WHAT THE TASK REQUIRES = Lay out as a numbered list the lines from the one containing "Overall, is pixel" through the last line of the entries below, both ends included, leaving out blank lines.

RECORD EXTRACTS =
<<<<
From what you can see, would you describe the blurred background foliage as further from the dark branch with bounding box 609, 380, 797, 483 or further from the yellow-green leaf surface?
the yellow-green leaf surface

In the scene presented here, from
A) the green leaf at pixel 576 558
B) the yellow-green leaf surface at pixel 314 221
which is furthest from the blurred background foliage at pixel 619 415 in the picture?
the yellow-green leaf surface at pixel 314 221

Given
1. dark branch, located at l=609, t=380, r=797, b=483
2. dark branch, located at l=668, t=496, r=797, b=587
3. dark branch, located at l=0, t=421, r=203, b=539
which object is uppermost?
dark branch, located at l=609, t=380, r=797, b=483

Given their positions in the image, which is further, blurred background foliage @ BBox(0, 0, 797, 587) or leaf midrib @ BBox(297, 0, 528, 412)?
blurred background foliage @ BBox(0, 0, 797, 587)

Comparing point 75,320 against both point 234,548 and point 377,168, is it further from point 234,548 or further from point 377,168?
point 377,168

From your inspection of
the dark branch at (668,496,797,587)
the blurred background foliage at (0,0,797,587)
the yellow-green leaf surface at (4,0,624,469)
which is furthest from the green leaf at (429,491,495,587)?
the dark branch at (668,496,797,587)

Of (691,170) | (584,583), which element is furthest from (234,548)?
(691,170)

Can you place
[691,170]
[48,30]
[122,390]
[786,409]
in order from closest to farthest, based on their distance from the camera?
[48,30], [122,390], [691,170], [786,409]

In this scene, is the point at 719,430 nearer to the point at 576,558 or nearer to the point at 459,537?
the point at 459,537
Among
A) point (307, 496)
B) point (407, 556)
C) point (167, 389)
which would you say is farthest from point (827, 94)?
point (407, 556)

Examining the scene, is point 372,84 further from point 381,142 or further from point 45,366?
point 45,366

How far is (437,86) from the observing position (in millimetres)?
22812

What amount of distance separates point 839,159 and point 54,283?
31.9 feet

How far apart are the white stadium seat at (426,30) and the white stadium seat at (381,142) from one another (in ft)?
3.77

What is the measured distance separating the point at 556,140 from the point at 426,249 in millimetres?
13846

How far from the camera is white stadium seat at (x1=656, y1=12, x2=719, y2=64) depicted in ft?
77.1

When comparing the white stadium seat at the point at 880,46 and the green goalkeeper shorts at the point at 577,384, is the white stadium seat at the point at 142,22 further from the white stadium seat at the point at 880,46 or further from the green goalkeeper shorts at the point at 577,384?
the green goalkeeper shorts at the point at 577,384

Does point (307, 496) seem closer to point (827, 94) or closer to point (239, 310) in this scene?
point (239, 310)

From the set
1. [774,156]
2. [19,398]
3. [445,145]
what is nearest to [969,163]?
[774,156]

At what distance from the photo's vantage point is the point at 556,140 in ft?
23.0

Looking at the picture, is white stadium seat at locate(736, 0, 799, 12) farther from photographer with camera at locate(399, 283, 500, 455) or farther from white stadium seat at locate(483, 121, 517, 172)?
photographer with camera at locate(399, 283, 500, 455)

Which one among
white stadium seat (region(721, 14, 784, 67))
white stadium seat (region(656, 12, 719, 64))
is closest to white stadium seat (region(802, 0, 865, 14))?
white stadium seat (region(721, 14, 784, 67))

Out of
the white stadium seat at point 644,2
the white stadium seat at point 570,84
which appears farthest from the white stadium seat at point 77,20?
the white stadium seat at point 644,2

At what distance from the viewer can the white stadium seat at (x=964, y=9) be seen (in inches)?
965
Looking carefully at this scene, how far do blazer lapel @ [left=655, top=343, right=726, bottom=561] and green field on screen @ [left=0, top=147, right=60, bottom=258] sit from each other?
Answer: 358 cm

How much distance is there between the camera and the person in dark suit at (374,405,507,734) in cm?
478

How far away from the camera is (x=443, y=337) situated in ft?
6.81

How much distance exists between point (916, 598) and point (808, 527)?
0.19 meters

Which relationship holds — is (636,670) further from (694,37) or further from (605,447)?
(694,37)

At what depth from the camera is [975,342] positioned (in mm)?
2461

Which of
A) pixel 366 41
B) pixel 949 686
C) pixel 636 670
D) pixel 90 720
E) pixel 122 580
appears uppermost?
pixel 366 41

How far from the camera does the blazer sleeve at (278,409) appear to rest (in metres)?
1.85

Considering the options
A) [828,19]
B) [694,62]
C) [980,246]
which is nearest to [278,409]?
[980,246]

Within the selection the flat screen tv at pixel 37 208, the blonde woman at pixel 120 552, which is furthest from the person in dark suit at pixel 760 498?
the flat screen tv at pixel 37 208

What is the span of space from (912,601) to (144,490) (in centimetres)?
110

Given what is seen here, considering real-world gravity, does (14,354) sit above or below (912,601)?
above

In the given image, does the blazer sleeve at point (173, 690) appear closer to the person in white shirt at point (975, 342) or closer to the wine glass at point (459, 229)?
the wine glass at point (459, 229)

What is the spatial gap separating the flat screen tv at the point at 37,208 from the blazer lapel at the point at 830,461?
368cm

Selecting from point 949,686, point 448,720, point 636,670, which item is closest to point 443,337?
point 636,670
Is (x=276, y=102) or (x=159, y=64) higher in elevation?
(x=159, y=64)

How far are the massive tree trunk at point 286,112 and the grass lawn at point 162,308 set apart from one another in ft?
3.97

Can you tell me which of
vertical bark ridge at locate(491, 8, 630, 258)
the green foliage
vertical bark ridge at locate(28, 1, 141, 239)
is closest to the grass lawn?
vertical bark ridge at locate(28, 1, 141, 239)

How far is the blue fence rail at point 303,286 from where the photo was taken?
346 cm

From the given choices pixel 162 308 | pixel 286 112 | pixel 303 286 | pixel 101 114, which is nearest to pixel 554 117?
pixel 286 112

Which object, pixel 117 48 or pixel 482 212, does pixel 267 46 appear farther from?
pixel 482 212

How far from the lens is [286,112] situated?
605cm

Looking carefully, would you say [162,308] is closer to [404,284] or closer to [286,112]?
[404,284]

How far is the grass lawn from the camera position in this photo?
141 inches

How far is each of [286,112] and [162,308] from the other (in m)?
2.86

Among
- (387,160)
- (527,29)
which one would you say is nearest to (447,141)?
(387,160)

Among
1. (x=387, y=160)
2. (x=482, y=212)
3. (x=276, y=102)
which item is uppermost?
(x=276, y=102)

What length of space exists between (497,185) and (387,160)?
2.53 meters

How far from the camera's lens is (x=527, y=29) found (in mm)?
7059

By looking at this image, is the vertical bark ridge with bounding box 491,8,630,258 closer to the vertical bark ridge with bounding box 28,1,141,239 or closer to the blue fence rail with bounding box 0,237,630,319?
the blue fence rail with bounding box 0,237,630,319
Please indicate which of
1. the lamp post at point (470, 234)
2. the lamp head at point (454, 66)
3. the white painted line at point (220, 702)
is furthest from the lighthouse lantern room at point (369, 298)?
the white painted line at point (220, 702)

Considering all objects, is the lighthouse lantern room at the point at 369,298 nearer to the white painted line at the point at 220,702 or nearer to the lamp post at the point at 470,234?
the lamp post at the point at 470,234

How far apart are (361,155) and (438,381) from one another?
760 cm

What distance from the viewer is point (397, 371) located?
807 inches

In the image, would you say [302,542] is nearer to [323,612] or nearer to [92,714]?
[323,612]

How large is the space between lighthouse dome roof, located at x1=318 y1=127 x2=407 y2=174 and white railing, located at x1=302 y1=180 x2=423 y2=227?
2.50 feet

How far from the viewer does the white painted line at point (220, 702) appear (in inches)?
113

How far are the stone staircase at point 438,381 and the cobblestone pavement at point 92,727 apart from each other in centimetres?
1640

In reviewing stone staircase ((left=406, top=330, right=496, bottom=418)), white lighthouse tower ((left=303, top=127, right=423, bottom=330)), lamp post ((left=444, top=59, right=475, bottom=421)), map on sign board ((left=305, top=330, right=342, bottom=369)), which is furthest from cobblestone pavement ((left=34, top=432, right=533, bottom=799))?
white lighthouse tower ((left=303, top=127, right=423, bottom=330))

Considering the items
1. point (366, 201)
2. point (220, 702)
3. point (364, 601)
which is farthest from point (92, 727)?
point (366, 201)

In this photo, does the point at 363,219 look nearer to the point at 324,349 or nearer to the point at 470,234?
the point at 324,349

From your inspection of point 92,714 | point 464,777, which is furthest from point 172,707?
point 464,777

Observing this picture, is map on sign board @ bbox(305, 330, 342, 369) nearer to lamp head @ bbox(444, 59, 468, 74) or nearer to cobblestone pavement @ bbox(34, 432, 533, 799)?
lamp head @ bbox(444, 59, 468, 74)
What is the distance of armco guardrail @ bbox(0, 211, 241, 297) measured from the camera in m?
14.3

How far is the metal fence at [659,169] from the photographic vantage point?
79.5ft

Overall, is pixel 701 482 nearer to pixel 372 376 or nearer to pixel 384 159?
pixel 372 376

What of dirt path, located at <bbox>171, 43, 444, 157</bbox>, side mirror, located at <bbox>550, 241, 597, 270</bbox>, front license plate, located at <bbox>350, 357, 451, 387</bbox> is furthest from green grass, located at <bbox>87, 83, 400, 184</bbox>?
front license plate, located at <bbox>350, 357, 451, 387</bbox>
>>>>
TASK SOLUTION =
1. Overall, is pixel 701 482 nearer to pixel 372 376 or nearer to pixel 384 159?
2. pixel 372 376
3. What of dirt path, located at <bbox>171, 43, 444, 157</bbox>, side mirror, located at <bbox>550, 241, 597, 270</bbox>, front license plate, located at <bbox>350, 357, 451, 387</bbox> is furthest from green grass, located at <bbox>87, 83, 400, 184</bbox>?
4. front license plate, located at <bbox>350, 357, 451, 387</bbox>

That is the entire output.